#### Task to complete
Output only the entries, exactly as given, without the pictures.

Records from a collection
*** Begin section ***

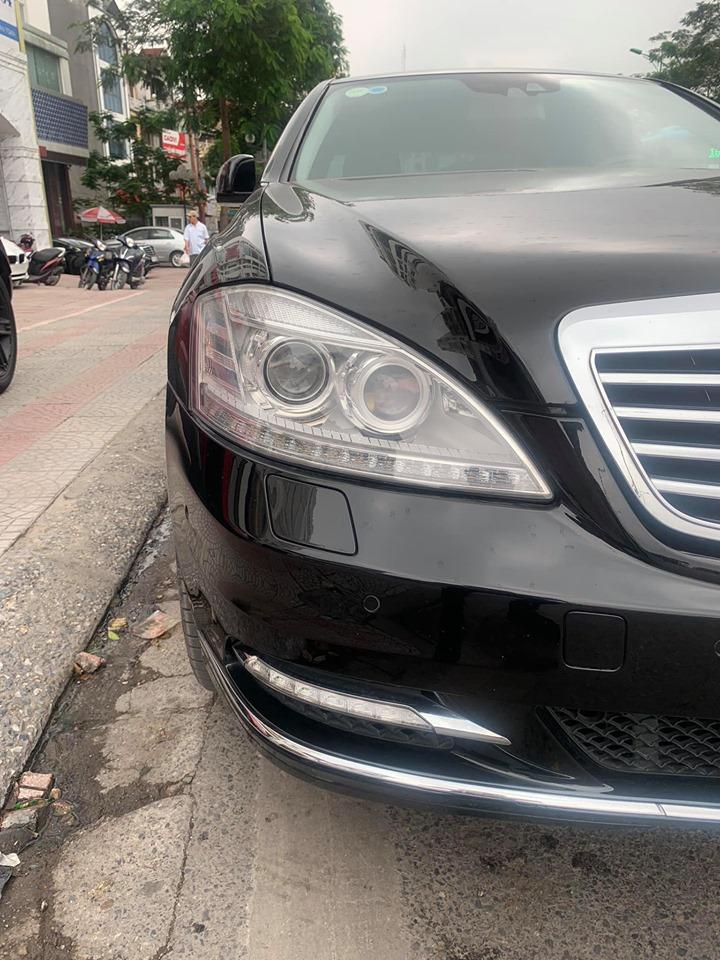 Bán xe Mercedes đời 2008, màu đen, nhập khẩu nguyên chiếc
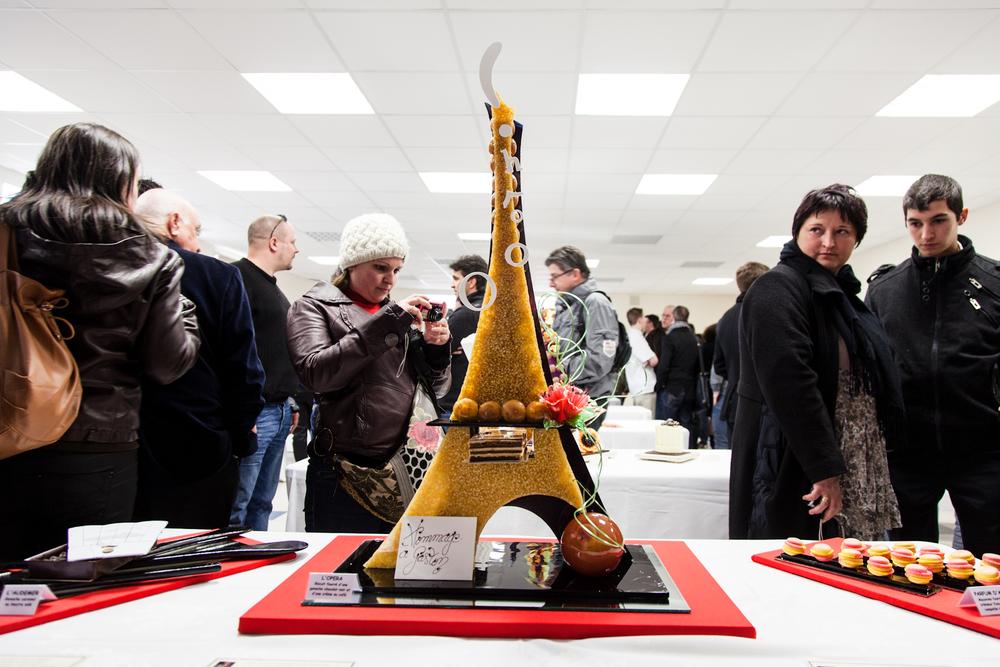 Les pièces et buffets, après avoir été notés, sont présentés au public.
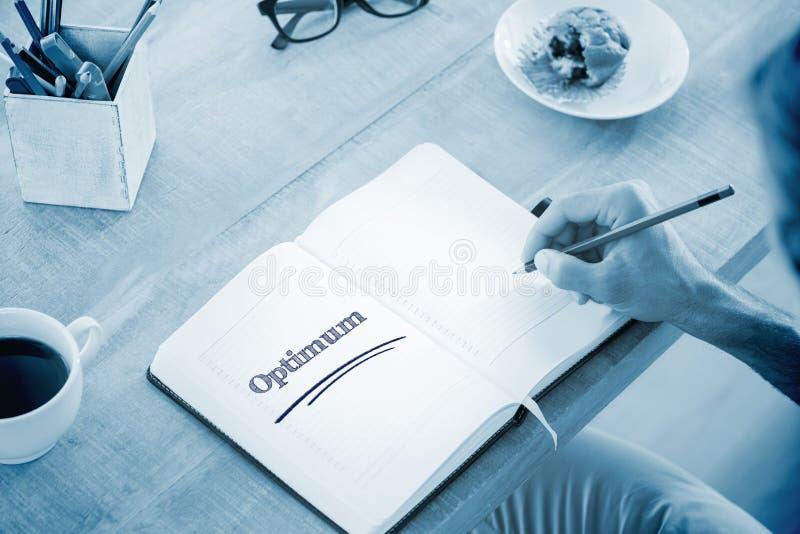 Optimum contro le note di scrittura dell'uomo sul diario immagine stock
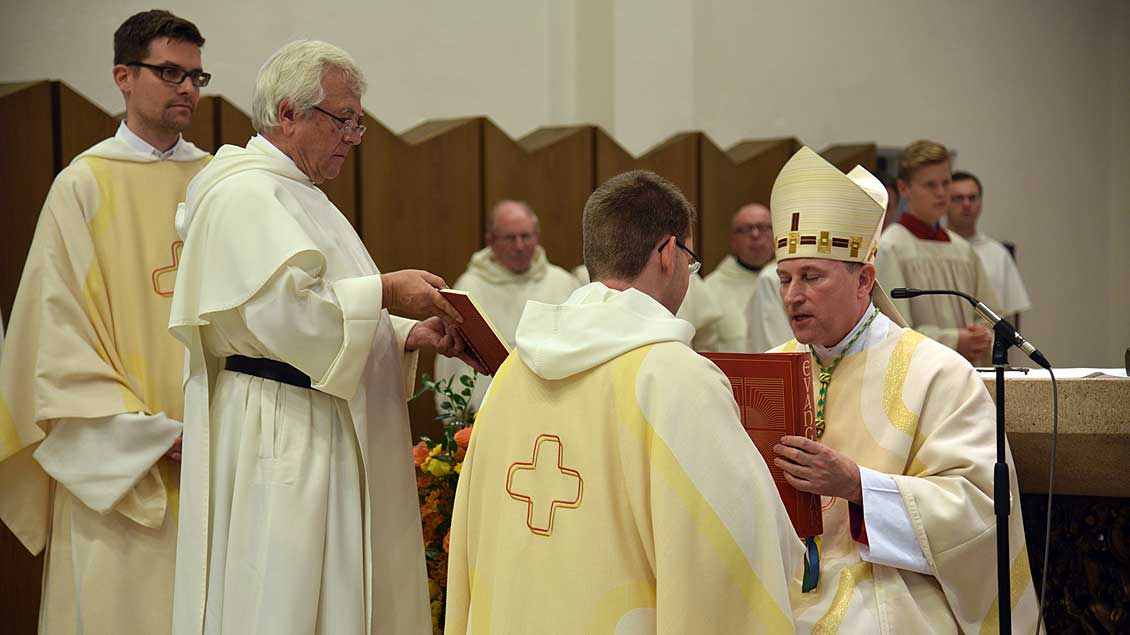 Weihbischof Wilfried Theising überreicht Fr. Christoph Tobias Brandt OP das Evangeliar. Foto: Ludger Heuer (pd)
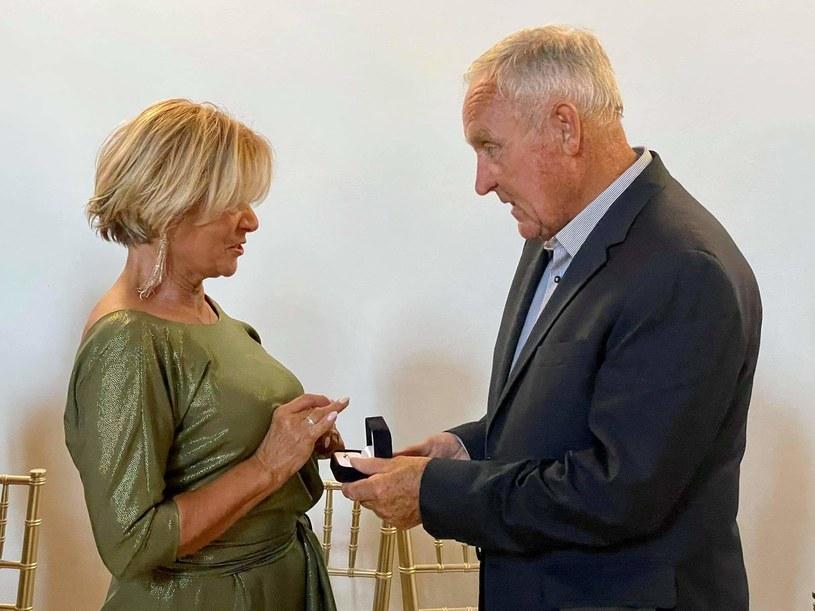 """Iwona Mazurkiewicz i Gerard Makosz, uczestnicy drugiej edycji """"Sanatorium miłości"""", są już zaręczeni! Gerard oświadczył się Iwonie 10 lipca, w dniu swoich 80. urodzin."""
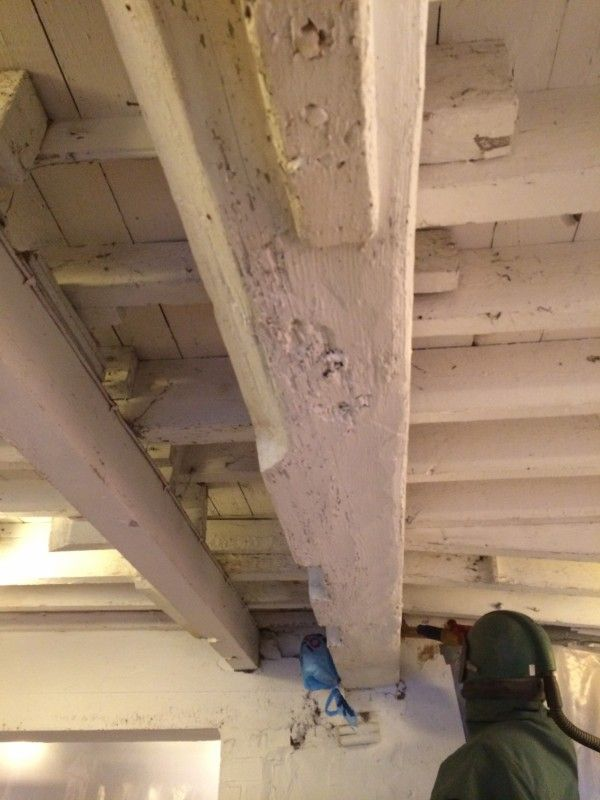 Oak Beam Cleaning Stripping Process Removing Paint From Timber Beams How To Remove Ceiling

*** End section ***

#### Answer area
 Bán xe Mercedes đời 2008, màu đen, nhập khẩu nguyên chiếc
 Les pièces et buffets, après avoir été notés, sont présentés au public.
 Optimum contro le note di scrittura dell'uomo sul diario immagine stock
 Weihbischof Wilfried Theising überreicht Fr. Christoph Tobias Brandt OP das Evangeliar. Foto: Ludger Heuer (pd)
 """Iwona Mazurkiewicz i Gerard Makosz, uczestnicy drugiej edycji """"Sanatorium miłości"""", są już zaręczeni! Gerard oświadczył się Iwonie 10 lipca, w dniu swoich 80. urodzin."""
 Oak Beam Cleaning Stripping Process Removing Paint From Timber Beams How To Remove Ceiling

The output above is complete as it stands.